Fatah’s controversial former security chief in Gaza Muhammad Dahlan also appears to have picked up a seat. While he is a member of Fatah’s younger generation, he is also a polarizing figure in Palestinian politics, as he is reviled by Hamas and other opponents.

Incumbent Abu Maher Ghneim, a former opponent of the Oslo accords who was brought back into President Abbas’ fold just last week, appears set to retain his seat.

Other incumbents likely to be ousted from the committee are leaders Hani Al-Hassan, Sakher Habash, Abdullah Al-Ifranji, Intisar Al-Wazir (Umm Jihad), Gaza Fatah secretary Zakariyah Al-Agha, Muhammad Jihad, and Farouq Al-Qaddumi, who recently opened a dispute with Abbas over accusations of an assassination plot against Yasser Arafat.

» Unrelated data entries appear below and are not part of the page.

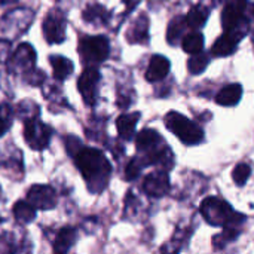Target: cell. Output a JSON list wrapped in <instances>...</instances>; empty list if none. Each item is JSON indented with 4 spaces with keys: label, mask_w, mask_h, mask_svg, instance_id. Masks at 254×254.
Here are the masks:
<instances>
[{
    "label": "cell",
    "mask_w": 254,
    "mask_h": 254,
    "mask_svg": "<svg viewBox=\"0 0 254 254\" xmlns=\"http://www.w3.org/2000/svg\"><path fill=\"white\" fill-rule=\"evenodd\" d=\"M74 164L86 180L91 192H101L106 188L112 167L101 150L94 147H80L74 153Z\"/></svg>",
    "instance_id": "1"
},
{
    "label": "cell",
    "mask_w": 254,
    "mask_h": 254,
    "mask_svg": "<svg viewBox=\"0 0 254 254\" xmlns=\"http://www.w3.org/2000/svg\"><path fill=\"white\" fill-rule=\"evenodd\" d=\"M201 214L210 225L223 226V228H237L246 220V216L234 211L232 207L226 201L214 198V196L205 198L202 201Z\"/></svg>",
    "instance_id": "2"
},
{
    "label": "cell",
    "mask_w": 254,
    "mask_h": 254,
    "mask_svg": "<svg viewBox=\"0 0 254 254\" xmlns=\"http://www.w3.org/2000/svg\"><path fill=\"white\" fill-rule=\"evenodd\" d=\"M249 6L247 0H229L222 13V25L226 33L237 36L240 40L247 33V13L246 9Z\"/></svg>",
    "instance_id": "3"
},
{
    "label": "cell",
    "mask_w": 254,
    "mask_h": 254,
    "mask_svg": "<svg viewBox=\"0 0 254 254\" xmlns=\"http://www.w3.org/2000/svg\"><path fill=\"white\" fill-rule=\"evenodd\" d=\"M165 125L185 144H189V146L198 144L204 138L202 128L199 125L193 124L192 121H189L188 118H185L183 115L177 113V112H170L165 116Z\"/></svg>",
    "instance_id": "4"
},
{
    "label": "cell",
    "mask_w": 254,
    "mask_h": 254,
    "mask_svg": "<svg viewBox=\"0 0 254 254\" xmlns=\"http://www.w3.org/2000/svg\"><path fill=\"white\" fill-rule=\"evenodd\" d=\"M110 52L109 39L104 36H85L79 42V54L85 64L92 65L107 60Z\"/></svg>",
    "instance_id": "5"
},
{
    "label": "cell",
    "mask_w": 254,
    "mask_h": 254,
    "mask_svg": "<svg viewBox=\"0 0 254 254\" xmlns=\"http://www.w3.org/2000/svg\"><path fill=\"white\" fill-rule=\"evenodd\" d=\"M51 135L52 129L48 125H45L39 118L33 116L30 119H25L24 138L33 150H43L45 147H48Z\"/></svg>",
    "instance_id": "6"
},
{
    "label": "cell",
    "mask_w": 254,
    "mask_h": 254,
    "mask_svg": "<svg viewBox=\"0 0 254 254\" xmlns=\"http://www.w3.org/2000/svg\"><path fill=\"white\" fill-rule=\"evenodd\" d=\"M43 36L48 43H63L65 39V18L58 9L51 10L43 19Z\"/></svg>",
    "instance_id": "7"
},
{
    "label": "cell",
    "mask_w": 254,
    "mask_h": 254,
    "mask_svg": "<svg viewBox=\"0 0 254 254\" xmlns=\"http://www.w3.org/2000/svg\"><path fill=\"white\" fill-rule=\"evenodd\" d=\"M98 82H100V71H98V68H95L92 65H88L79 76L77 88L88 106H92L97 101Z\"/></svg>",
    "instance_id": "8"
},
{
    "label": "cell",
    "mask_w": 254,
    "mask_h": 254,
    "mask_svg": "<svg viewBox=\"0 0 254 254\" xmlns=\"http://www.w3.org/2000/svg\"><path fill=\"white\" fill-rule=\"evenodd\" d=\"M36 63V52L31 45L22 43L16 48V51L10 55L9 60V71L12 73H25L33 68Z\"/></svg>",
    "instance_id": "9"
},
{
    "label": "cell",
    "mask_w": 254,
    "mask_h": 254,
    "mask_svg": "<svg viewBox=\"0 0 254 254\" xmlns=\"http://www.w3.org/2000/svg\"><path fill=\"white\" fill-rule=\"evenodd\" d=\"M28 202L39 210H52L57 205V193L51 186L34 185L27 193Z\"/></svg>",
    "instance_id": "10"
},
{
    "label": "cell",
    "mask_w": 254,
    "mask_h": 254,
    "mask_svg": "<svg viewBox=\"0 0 254 254\" xmlns=\"http://www.w3.org/2000/svg\"><path fill=\"white\" fill-rule=\"evenodd\" d=\"M143 190L153 198H161L170 190V179L165 171H155L144 179Z\"/></svg>",
    "instance_id": "11"
},
{
    "label": "cell",
    "mask_w": 254,
    "mask_h": 254,
    "mask_svg": "<svg viewBox=\"0 0 254 254\" xmlns=\"http://www.w3.org/2000/svg\"><path fill=\"white\" fill-rule=\"evenodd\" d=\"M170 71V61L162 57V55H155L152 57L149 67L146 70V79L149 82H158L162 80Z\"/></svg>",
    "instance_id": "12"
},
{
    "label": "cell",
    "mask_w": 254,
    "mask_h": 254,
    "mask_svg": "<svg viewBox=\"0 0 254 254\" xmlns=\"http://www.w3.org/2000/svg\"><path fill=\"white\" fill-rule=\"evenodd\" d=\"M238 42H240V39L237 36L225 31V34L220 36L214 42V45L211 48V54L214 57H228V55H231V54L235 52V49L238 46Z\"/></svg>",
    "instance_id": "13"
},
{
    "label": "cell",
    "mask_w": 254,
    "mask_h": 254,
    "mask_svg": "<svg viewBox=\"0 0 254 254\" xmlns=\"http://www.w3.org/2000/svg\"><path fill=\"white\" fill-rule=\"evenodd\" d=\"M138 119H140V113H125V115H121L116 119L118 132L124 140H131L132 138Z\"/></svg>",
    "instance_id": "14"
},
{
    "label": "cell",
    "mask_w": 254,
    "mask_h": 254,
    "mask_svg": "<svg viewBox=\"0 0 254 254\" xmlns=\"http://www.w3.org/2000/svg\"><path fill=\"white\" fill-rule=\"evenodd\" d=\"M241 97H243V88H241V85L232 83V85H226L225 88L220 89V92L216 97V101L220 106L229 107V106L238 104L240 100H241Z\"/></svg>",
    "instance_id": "15"
},
{
    "label": "cell",
    "mask_w": 254,
    "mask_h": 254,
    "mask_svg": "<svg viewBox=\"0 0 254 254\" xmlns=\"http://www.w3.org/2000/svg\"><path fill=\"white\" fill-rule=\"evenodd\" d=\"M76 237H77V234H76V229L74 228H70V226L63 228L58 232L57 238H55L54 252L55 253H67L71 249V246L74 244Z\"/></svg>",
    "instance_id": "16"
},
{
    "label": "cell",
    "mask_w": 254,
    "mask_h": 254,
    "mask_svg": "<svg viewBox=\"0 0 254 254\" xmlns=\"http://www.w3.org/2000/svg\"><path fill=\"white\" fill-rule=\"evenodd\" d=\"M52 70H54V76L58 80H65L71 73H73V63L70 60H67L65 57H60V55H54L49 58Z\"/></svg>",
    "instance_id": "17"
},
{
    "label": "cell",
    "mask_w": 254,
    "mask_h": 254,
    "mask_svg": "<svg viewBox=\"0 0 254 254\" xmlns=\"http://www.w3.org/2000/svg\"><path fill=\"white\" fill-rule=\"evenodd\" d=\"M208 15H210V10L205 6H201V4L193 6L186 15V25L192 28H201L207 22Z\"/></svg>",
    "instance_id": "18"
},
{
    "label": "cell",
    "mask_w": 254,
    "mask_h": 254,
    "mask_svg": "<svg viewBox=\"0 0 254 254\" xmlns=\"http://www.w3.org/2000/svg\"><path fill=\"white\" fill-rule=\"evenodd\" d=\"M159 141H161V137L155 129H143L138 132L135 138V144L138 150H150L156 147Z\"/></svg>",
    "instance_id": "19"
},
{
    "label": "cell",
    "mask_w": 254,
    "mask_h": 254,
    "mask_svg": "<svg viewBox=\"0 0 254 254\" xmlns=\"http://www.w3.org/2000/svg\"><path fill=\"white\" fill-rule=\"evenodd\" d=\"M13 216L19 223H31L36 219V207H33L30 202L18 201L13 205Z\"/></svg>",
    "instance_id": "20"
},
{
    "label": "cell",
    "mask_w": 254,
    "mask_h": 254,
    "mask_svg": "<svg viewBox=\"0 0 254 254\" xmlns=\"http://www.w3.org/2000/svg\"><path fill=\"white\" fill-rule=\"evenodd\" d=\"M147 28H149V22H147V18L146 15H140V18L134 22L132 28L129 30L128 33V39L131 43H135V42H144L147 39Z\"/></svg>",
    "instance_id": "21"
},
{
    "label": "cell",
    "mask_w": 254,
    "mask_h": 254,
    "mask_svg": "<svg viewBox=\"0 0 254 254\" xmlns=\"http://www.w3.org/2000/svg\"><path fill=\"white\" fill-rule=\"evenodd\" d=\"M182 48L185 49V52L188 54H196L201 52L204 48V36L198 31L189 33L182 39Z\"/></svg>",
    "instance_id": "22"
},
{
    "label": "cell",
    "mask_w": 254,
    "mask_h": 254,
    "mask_svg": "<svg viewBox=\"0 0 254 254\" xmlns=\"http://www.w3.org/2000/svg\"><path fill=\"white\" fill-rule=\"evenodd\" d=\"M83 19L91 24H104L107 21V10L101 4H91L83 12Z\"/></svg>",
    "instance_id": "23"
},
{
    "label": "cell",
    "mask_w": 254,
    "mask_h": 254,
    "mask_svg": "<svg viewBox=\"0 0 254 254\" xmlns=\"http://www.w3.org/2000/svg\"><path fill=\"white\" fill-rule=\"evenodd\" d=\"M210 64V57L208 54L205 52H196V54H192V57L189 58L188 61V68L192 74H199L202 73Z\"/></svg>",
    "instance_id": "24"
},
{
    "label": "cell",
    "mask_w": 254,
    "mask_h": 254,
    "mask_svg": "<svg viewBox=\"0 0 254 254\" xmlns=\"http://www.w3.org/2000/svg\"><path fill=\"white\" fill-rule=\"evenodd\" d=\"M185 25H186V18L185 16H177L174 18L170 25H168V31H167V40L174 45L177 43L182 36H183V31H185Z\"/></svg>",
    "instance_id": "25"
},
{
    "label": "cell",
    "mask_w": 254,
    "mask_h": 254,
    "mask_svg": "<svg viewBox=\"0 0 254 254\" xmlns=\"http://www.w3.org/2000/svg\"><path fill=\"white\" fill-rule=\"evenodd\" d=\"M250 174H252V168H250L247 164H238V165L235 167L234 173H232V179H234V182H235L238 186H243V185L247 183Z\"/></svg>",
    "instance_id": "26"
},
{
    "label": "cell",
    "mask_w": 254,
    "mask_h": 254,
    "mask_svg": "<svg viewBox=\"0 0 254 254\" xmlns=\"http://www.w3.org/2000/svg\"><path fill=\"white\" fill-rule=\"evenodd\" d=\"M10 119H12V110L7 106H1L0 107V137L9 129Z\"/></svg>",
    "instance_id": "27"
},
{
    "label": "cell",
    "mask_w": 254,
    "mask_h": 254,
    "mask_svg": "<svg viewBox=\"0 0 254 254\" xmlns=\"http://www.w3.org/2000/svg\"><path fill=\"white\" fill-rule=\"evenodd\" d=\"M24 79L30 85H40L45 80V73L37 68H30L24 73Z\"/></svg>",
    "instance_id": "28"
},
{
    "label": "cell",
    "mask_w": 254,
    "mask_h": 254,
    "mask_svg": "<svg viewBox=\"0 0 254 254\" xmlns=\"http://www.w3.org/2000/svg\"><path fill=\"white\" fill-rule=\"evenodd\" d=\"M140 170H141V164H140V161H138L137 158H134V159L127 165V168H125V177H127V180H134V179H137L138 174H140Z\"/></svg>",
    "instance_id": "29"
},
{
    "label": "cell",
    "mask_w": 254,
    "mask_h": 254,
    "mask_svg": "<svg viewBox=\"0 0 254 254\" xmlns=\"http://www.w3.org/2000/svg\"><path fill=\"white\" fill-rule=\"evenodd\" d=\"M10 49H12V45L9 40H0V63L6 61L7 57L10 55Z\"/></svg>",
    "instance_id": "30"
},
{
    "label": "cell",
    "mask_w": 254,
    "mask_h": 254,
    "mask_svg": "<svg viewBox=\"0 0 254 254\" xmlns=\"http://www.w3.org/2000/svg\"><path fill=\"white\" fill-rule=\"evenodd\" d=\"M125 1V4H127V7H128V10H131V9H134L138 3H140V0H124Z\"/></svg>",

Some 2,000 delegates to the Fatah convention in Bethlehem cast paper ballots to elect 18 members of the 23-member Central Committee. Another 300 delegates trapped in Gaza by a Hamas travel ban voted by phone in polling that was held open for several hours on Monday night, a day after regular voting ended in Bethlehem.

Another four members will be appointed by the elected members. President Abbas was elected to head the committee on Saturday in an uncontested vote.

A total of 96 candidates, including six women, stood for election for 18 elected seats on the Central Committee. Another 617 people, including 50 women, ran for 80 open places on the second-highest body, the Revolutionary Council (the remaining 40 seats are appointed).

Convention officials said the results of the vote for the Revolutionary Council will be announced later.

The Bethlehem conference, which began last Tuesday, was Fatah’s first in 20 years, while the party’s bylaws call for a general congress every five years.